- TASK INSTRUCTIONS
[a] According to the guide on installing phpMyAdmin on Debian 10, which command sets a root password for MariaDB?
[b] Write the next part of the guide on installing phpMyAdmin on Debian 10, picking up after its final sentence.

Debian MySQL MariaDB php

Installing phpMyAdmin on Debian 10

phpMyAdmin is a web based tool for managing MySQL/MariaDB databases. In this article, I am going to show you how to install phpMyAdmin on Debian 10 Buster. So, let’s get started.

Updating APT Package Repository Cache:

First, update the APT package repository cache with the following command:

$ sudo apt update

The APT package repository cache should be updated.

Installing and Configuring MySQL/MariaDB:

Now, install MariaDB server and client packages from the official package repository of Debian 10 with the following command:

$ sudo apt install mariadb-server mariadb-client

To confirm the installation, press Y and then press <Enter>.

MariaDB should be installed.

Now, check whether mariadb service is running with the following command:

$ sudo systemctl status mariadb

As you can see, the mariadb service is running. It’s also enabled to automatically start on system boot.

If in any case, mariadb service is not running, then start the service with the following command:

$ sudo systemctl start mariadb

Now, run the following command to set a root password for MariaDB:

$ sudo mysql_secure_installation

Press <Enter>.

Now, press Y and then press <Enter>.

Now, type in your root password and press <Enter>.

Type in your root password again and press <Enter>.

Press Y and then press <Enter> to remove anonymous users.

If you don’t want to allow root login remotely, press Y. Otherwise, press N. Then, press <Enter>.

Now, press Y and press <Enter> to remove test database.

Now, press Y and then press <Enter> to reload the privilege table.

MariaDB should be configured.

Creating a New MySQL/MariaDB User for phpMyAdmin:

You can’t login to the latest version of MySQL/MariaDB database as root user without super user privileges. So, you can to create a non-root MySQL/MariaDB user and grant it required permissions to be able to use it from phpMyAdmin. It’s pretty easy to create a new user in MySQL/MariaDB.

First, login to MariDB shell with the following command:

$ sudo mysql -u root -p

Now, type in the MariaDB root password you’ve already set and press <Enter>.

Items from a data source:
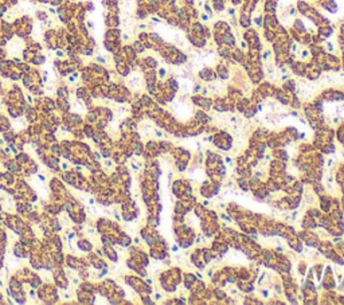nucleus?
<instances>
[{"label": "nucleus", "instance_id": "obj_4", "mask_svg": "<svg viewBox=\"0 0 344 305\" xmlns=\"http://www.w3.org/2000/svg\"><path fill=\"white\" fill-rule=\"evenodd\" d=\"M77 246H78V249L83 253H90L93 250V245L86 238H82V237H79V239L77 242Z\"/></svg>", "mask_w": 344, "mask_h": 305}, {"label": "nucleus", "instance_id": "obj_1", "mask_svg": "<svg viewBox=\"0 0 344 305\" xmlns=\"http://www.w3.org/2000/svg\"><path fill=\"white\" fill-rule=\"evenodd\" d=\"M38 297L42 300L44 304H55L59 300V296H58L55 284H46V285H41L38 288Z\"/></svg>", "mask_w": 344, "mask_h": 305}, {"label": "nucleus", "instance_id": "obj_5", "mask_svg": "<svg viewBox=\"0 0 344 305\" xmlns=\"http://www.w3.org/2000/svg\"><path fill=\"white\" fill-rule=\"evenodd\" d=\"M104 253L110 261H113V262L118 261V257H117V254H116V252L113 250V248H112V245H104Z\"/></svg>", "mask_w": 344, "mask_h": 305}, {"label": "nucleus", "instance_id": "obj_7", "mask_svg": "<svg viewBox=\"0 0 344 305\" xmlns=\"http://www.w3.org/2000/svg\"><path fill=\"white\" fill-rule=\"evenodd\" d=\"M0 211H2V204H0Z\"/></svg>", "mask_w": 344, "mask_h": 305}, {"label": "nucleus", "instance_id": "obj_3", "mask_svg": "<svg viewBox=\"0 0 344 305\" xmlns=\"http://www.w3.org/2000/svg\"><path fill=\"white\" fill-rule=\"evenodd\" d=\"M77 298L79 304H93L96 301V296L93 292H87L81 288L77 289Z\"/></svg>", "mask_w": 344, "mask_h": 305}, {"label": "nucleus", "instance_id": "obj_6", "mask_svg": "<svg viewBox=\"0 0 344 305\" xmlns=\"http://www.w3.org/2000/svg\"><path fill=\"white\" fill-rule=\"evenodd\" d=\"M79 288L83 289V290H87V292H93V293L96 292V285H93L92 282H89V281L81 282V284H79Z\"/></svg>", "mask_w": 344, "mask_h": 305}, {"label": "nucleus", "instance_id": "obj_2", "mask_svg": "<svg viewBox=\"0 0 344 305\" xmlns=\"http://www.w3.org/2000/svg\"><path fill=\"white\" fill-rule=\"evenodd\" d=\"M52 278H54V284L55 286H58V288H61V289H63L66 290L69 288V280H67V277H66V273L63 270V268L62 266H57L52 269Z\"/></svg>", "mask_w": 344, "mask_h": 305}]
</instances>
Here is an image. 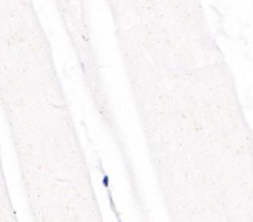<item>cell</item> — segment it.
I'll list each match as a JSON object with an SVG mask.
<instances>
[{
	"instance_id": "obj_1",
	"label": "cell",
	"mask_w": 253,
	"mask_h": 222,
	"mask_svg": "<svg viewBox=\"0 0 253 222\" xmlns=\"http://www.w3.org/2000/svg\"><path fill=\"white\" fill-rule=\"evenodd\" d=\"M119 222H121V221H119Z\"/></svg>"
}]
</instances>
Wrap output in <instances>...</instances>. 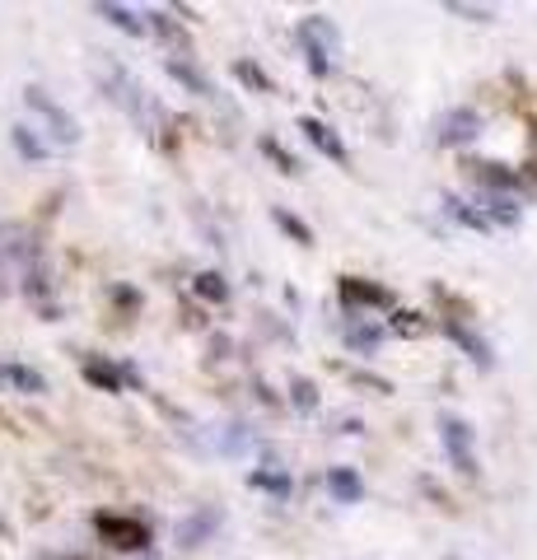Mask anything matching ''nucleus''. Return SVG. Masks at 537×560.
Wrapping results in <instances>:
<instances>
[{
  "label": "nucleus",
  "instance_id": "obj_28",
  "mask_svg": "<svg viewBox=\"0 0 537 560\" xmlns=\"http://www.w3.org/2000/svg\"><path fill=\"white\" fill-rule=\"evenodd\" d=\"M0 294H5V267H0Z\"/></svg>",
  "mask_w": 537,
  "mask_h": 560
},
{
  "label": "nucleus",
  "instance_id": "obj_3",
  "mask_svg": "<svg viewBox=\"0 0 537 560\" xmlns=\"http://www.w3.org/2000/svg\"><path fill=\"white\" fill-rule=\"evenodd\" d=\"M24 108L43 121L47 136L57 140V145H80V121H75L71 113H66L61 103L43 90V84H28V90H24Z\"/></svg>",
  "mask_w": 537,
  "mask_h": 560
},
{
  "label": "nucleus",
  "instance_id": "obj_25",
  "mask_svg": "<svg viewBox=\"0 0 537 560\" xmlns=\"http://www.w3.org/2000/svg\"><path fill=\"white\" fill-rule=\"evenodd\" d=\"M294 407H300V411H314L318 407V388L308 378H294Z\"/></svg>",
  "mask_w": 537,
  "mask_h": 560
},
{
  "label": "nucleus",
  "instance_id": "obj_8",
  "mask_svg": "<svg viewBox=\"0 0 537 560\" xmlns=\"http://www.w3.org/2000/svg\"><path fill=\"white\" fill-rule=\"evenodd\" d=\"M440 327H444V337H448V341H454V346L463 350V355H467V360H472V364H481V370H491V360H495V355H491V346H487V337H477V331H472V327H467L463 318H444Z\"/></svg>",
  "mask_w": 537,
  "mask_h": 560
},
{
  "label": "nucleus",
  "instance_id": "obj_29",
  "mask_svg": "<svg viewBox=\"0 0 537 560\" xmlns=\"http://www.w3.org/2000/svg\"><path fill=\"white\" fill-rule=\"evenodd\" d=\"M0 378H5V364H0Z\"/></svg>",
  "mask_w": 537,
  "mask_h": 560
},
{
  "label": "nucleus",
  "instance_id": "obj_27",
  "mask_svg": "<svg viewBox=\"0 0 537 560\" xmlns=\"http://www.w3.org/2000/svg\"><path fill=\"white\" fill-rule=\"evenodd\" d=\"M397 331H407V337H411V331H421V323H416V313H397V323H393Z\"/></svg>",
  "mask_w": 537,
  "mask_h": 560
},
{
  "label": "nucleus",
  "instance_id": "obj_18",
  "mask_svg": "<svg viewBox=\"0 0 537 560\" xmlns=\"http://www.w3.org/2000/svg\"><path fill=\"white\" fill-rule=\"evenodd\" d=\"M378 341H384V327H374V323H351L346 327V346L351 350H365L370 355V350H378Z\"/></svg>",
  "mask_w": 537,
  "mask_h": 560
},
{
  "label": "nucleus",
  "instance_id": "obj_15",
  "mask_svg": "<svg viewBox=\"0 0 537 560\" xmlns=\"http://www.w3.org/2000/svg\"><path fill=\"white\" fill-rule=\"evenodd\" d=\"M84 383H90V388H103V393H122V374L103 360H84Z\"/></svg>",
  "mask_w": 537,
  "mask_h": 560
},
{
  "label": "nucleus",
  "instance_id": "obj_2",
  "mask_svg": "<svg viewBox=\"0 0 537 560\" xmlns=\"http://www.w3.org/2000/svg\"><path fill=\"white\" fill-rule=\"evenodd\" d=\"M294 38H300V47L308 51V70H314V75H332V66L341 57V33L332 20L304 14V20L294 24Z\"/></svg>",
  "mask_w": 537,
  "mask_h": 560
},
{
  "label": "nucleus",
  "instance_id": "obj_21",
  "mask_svg": "<svg viewBox=\"0 0 537 560\" xmlns=\"http://www.w3.org/2000/svg\"><path fill=\"white\" fill-rule=\"evenodd\" d=\"M5 378L24 393H47V378L38 370H28V364H5Z\"/></svg>",
  "mask_w": 537,
  "mask_h": 560
},
{
  "label": "nucleus",
  "instance_id": "obj_9",
  "mask_svg": "<svg viewBox=\"0 0 537 560\" xmlns=\"http://www.w3.org/2000/svg\"><path fill=\"white\" fill-rule=\"evenodd\" d=\"M300 131L308 136V145L323 150L332 164H351V150H346V140H341L332 127H327L323 117H300Z\"/></svg>",
  "mask_w": 537,
  "mask_h": 560
},
{
  "label": "nucleus",
  "instance_id": "obj_20",
  "mask_svg": "<svg viewBox=\"0 0 537 560\" xmlns=\"http://www.w3.org/2000/svg\"><path fill=\"white\" fill-rule=\"evenodd\" d=\"M10 140H14V150H20L24 160H33V164H43V160H47V145H43V140L33 136L28 127H10Z\"/></svg>",
  "mask_w": 537,
  "mask_h": 560
},
{
  "label": "nucleus",
  "instance_id": "obj_17",
  "mask_svg": "<svg viewBox=\"0 0 537 560\" xmlns=\"http://www.w3.org/2000/svg\"><path fill=\"white\" fill-rule=\"evenodd\" d=\"M192 290L201 294L206 304H224V300H230V280H224L220 271H201V276L192 280Z\"/></svg>",
  "mask_w": 537,
  "mask_h": 560
},
{
  "label": "nucleus",
  "instance_id": "obj_5",
  "mask_svg": "<svg viewBox=\"0 0 537 560\" xmlns=\"http://www.w3.org/2000/svg\"><path fill=\"white\" fill-rule=\"evenodd\" d=\"M94 528H98V537L108 541V547H117V551H145V547H150V528H145L141 518L98 514V518H94Z\"/></svg>",
  "mask_w": 537,
  "mask_h": 560
},
{
  "label": "nucleus",
  "instance_id": "obj_24",
  "mask_svg": "<svg viewBox=\"0 0 537 560\" xmlns=\"http://www.w3.org/2000/svg\"><path fill=\"white\" fill-rule=\"evenodd\" d=\"M444 10H448V14H463V20H472V24H487V20H491L487 5H463V0H444Z\"/></svg>",
  "mask_w": 537,
  "mask_h": 560
},
{
  "label": "nucleus",
  "instance_id": "obj_19",
  "mask_svg": "<svg viewBox=\"0 0 537 560\" xmlns=\"http://www.w3.org/2000/svg\"><path fill=\"white\" fill-rule=\"evenodd\" d=\"M271 220L281 224V230H285V234H290L294 243H300V248H308V243H314V230H308V224H304L300 215H290L285 206H276V210H271Z\"/></svg>",
  "mask_w": 537,
  "mask_h": 560
},
{
  "label": "nucleus",
  "instance_id": "obj_4",
  "mask_svg": "<svg viewBox=\"0 0 537 560\" xmlns=\"http://www.w3.org/2000/svg\"><path fill=\"white\" fill-rule=\"evenodd\" d=\"M440 440H444V453L463 477H477V448H472V425L463 416H440Z\"/></svg>",
  "mask_w": 537,
  "mask_h": 560
},
{
  "label": "nucleus",
  "instance_id": "obj_1",
  "mask_svg": "<svg viewBox=\"0 0 537 560\" xmlns=\"http://www.w3.org/2000/svg\"><path fill=\"white\" fill-rule=\"evenodd\" d=\"M103 80H108V98L136 121V127H141L150 140H164L168 117H164V108L154 103V94L131 75V70H122V66H113V61H108V66H103Z\"/></svg>",
  "mask_w": 537,
  "mask_h": 560
},
{
  "label": "nucleus",
  "instance_id": "obj_12",
  "mask_svg": "<svg viewBox=\"0 0 537 560\" xmlns=\"http://www.w3.org/2000/svg\"><path fill=\"white\" fill-rule=\"evenodd\" d=\"M467 173L487 187V191H495V197H505V191H518V173L514 168H505V164H467Z\"/></svg>",
  "mask_w": 537,
  "mask_h": 560
},
{
  "label": "nucleus",
  "instance_id": "obj_16",
  "mask_svg": "<svg viewBox=\"0 0 537 560\" xmlns=\"http://www.w3.org/2000/svg\"><path fill=\"white\" fill-rule=\"evenodd\" d=\"M444 210H448V215H454L458 224H467V230H481V234L491 230V215H487V210L467 206V201H458V197H444Z\"/></svg>",
  "mask_w": 537,
  "mask_h": 560
},
{
  "label": "nucleus",
  "instance_id": "obj_11",
  "mask_svg": "<svg viewBox=\"0 0 537 560\" xmlns=\"http://www.w3.org/2000/svg\"><path fill=\"white\" fill-rule=\"evenodd\" d=\"M164 70H168V75L183 84V90H192L197 98H215V84L206 80L201 70L192 66V57H168V61H164Z\"/></svg>",
  "mask_w": 537,
  "mask_h": 560
},
{
  "label": "nucleus",
  "instance_id": "obj_23",
  "mask_svg": "<svg viewBox=\"0 0 537 560\" xmlns=\"http://www.w3.org/2000/svg\"><path fill=\"white\" fill-rule=\"evenodd\" d=\"M234 75L248 84V90H257V94H271V80H267V70L257 66V61H234Z\"/></svg>",
  "mask_w": 537,
  "mask_h": 560
},
{
  "label": "nucleus",
  "instance_id": "obj_26",
  "mask_svg": "<svg viewBox=\"0 0 537 560\" xmlns=\"http://www.w3.org/2000/svg\"><path fill=\"white\" fill-rule=\"evenodd\" d=\"M262 154H267V160L281 164L285 173H300V160H294V154H285L281 145H276V140H262Z\"/></svg>",
  "mask_w": 537,
  "mask_h": 560
},
{
  "label": "nucleus",
  "instance_id": "obj_14",
  "mask_svg": "<svg viewBox=\"0 0 537 560\" xmlns=\"http://www.w3.org/2000/svg\"><path fill=\"white\" fill-rule=\"evenodd\" d=\"M248 486L253 490H267V495H276V500H285L290 490H294V477L285 467H257V471H248Z\"/></svg>",
  "mask_w": 537,
  "mask_h": 560
},
{
  "label": "nucleus",
  "instance_id": "obj_7",
  "mask_svg": "<svg viewBox=\"0 0 537 560\" xmlns=\"http://www.w3.org/2000/svg\"><path fill=\"white\" fill-rule=\"evenodd\" d=\"M337 294L346 308H388L393 294L384 285H374V280H360V276H341L337 280Z\"/></svg>",
  "mask_w": 537,
  "mask_h": 560
},
{
  "label": "nucleus",
  "instance_id": "obj_13",
  "mask_svg": "<svg viewBox=\"0 0 537 560\" xmlns=\"http://www.w3.org/2000/svg\"><path fill=\"white\" fill-rule=\"evenodd\" d=\"M327 490L337 495V504H360L365 500V481H360L355 467H332L327 471Z\"/></svg>",
  "mask_w": 537,
  "mask_h": 560
},
{
  "label": "nucleus",
  "instance_id": "obj_6",
  "mask_svg": "<svg viewBox=\"0 0 537 560\" xmlns=\"http://www.w3.org/2000/svg\"><path fill=\"white\" fill-rule=\"evenodd\" d=\"M481 136V113L477 108H448L435 121V140L440 145H467V140Z\"/></svg>",
  "mask_w": 537,
  "mask_h": 560
},
{
  "label": "nucleus",
  "instance_id": "obj_10",
  "mask_svg": "<svg viewBox=\"0 0 537 560\" xmlns=\"http://www.w3.org/2000/svg\"><path fill=\"white\" fill-rule=\"evenodd\" d=\"M94 14H98V20H108L113 28L131 33V38H145V33H150V14H136L131 5H117V0H98Z\"/></svg>",
  "mask_w": 537,
  "mask_h": 560
},
{
  "label": "nucleus",
  "instance_id": "obj_22",
  "mask_svg": "<svg viewBox=\"0 0 537 560\" xmlns=\"http://www.w3.org/2000/svg\"><path fill=\"white\" fill-rule=\"evenodd\" d=\"M215 523H220V514H211V510H206V514H197L192 523H183V528H178V537H183V547H197V541H201L206 533H211V528H215Z\"/></svg>",
  "mask_w": 537,
  "mask_h": 560
}]
</instances>
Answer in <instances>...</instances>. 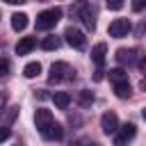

- TASK ANSWERS
[a] $ sudo mysql_secure_installation

[b]
You should be logged in.

Now, create a new user shovon (let’s say), set the password 123 for the user and grant all the privileges to the user with the following SQL statement:

GRANT ALL ON *.* TO 'shovon'@'localhost' IDENTIFIED BY '123';

For the changes to take effect, run the following SQL statement:

FLUSH PRIVILEGES;

Now, exit out of the MariaDB shell as follows:

\q

Installing Apache Web Server, PHP and Required PHP Libraries:

Now, install Apache 2 web server, PHP and all the required PHP libraries with the following command:

$ sudo apt install apache2 php php-json php-mbstring php-zip
 php-gd php-xml php-curl php-mysql

Now, press Y and then press <Enter> to confirm the installation.

Apache 2 web server, PHP and all the required PHP libraries should be installed.

Downloading phpMyAdmin:

You can download phpMyAdmin from the official website of phpMyAdmin. Once the page loads, click on the Download button as marked in the screenshot below.

Your browser should prompt you to save the phpMyAdmin archive file. Select Save File and click on OK.

phpMyAdmin archive should be downloaded.

You can also copy the download link and use wget to download phpMyAdmin archive from the command line as follows:

$ wget https://files.phpmyadmin.net/phpMyAdmin/4.9.0.1/
phpMyAdmin-4.9.0.1-all-languages.zip

Once the download is complete, navigate to the directory where phpMyAdmin archive is downloaded as follows.

$ cd ~/Downloads

As you can see, phpMyAdmin zip archive is here.

Now, extract the phpMyAdmin archive in the /opt directory with the following command:

$ sudo unzip phpMyAdmin-4.9.0.1-all-languages.zip -d /opt

phpMyAdmin archive should be extracted.

As you can see, a new directory is created in the /opt directory.

$ ls -lh /opt

For the sake of simplicity, rename the directory to just phpMyAdmin/ with the following command:

$ sudo mv -v /opt/phpMyAdmin-4.9.0.1-all-languages /opt/phpMyAdmin

The directory should be renamed.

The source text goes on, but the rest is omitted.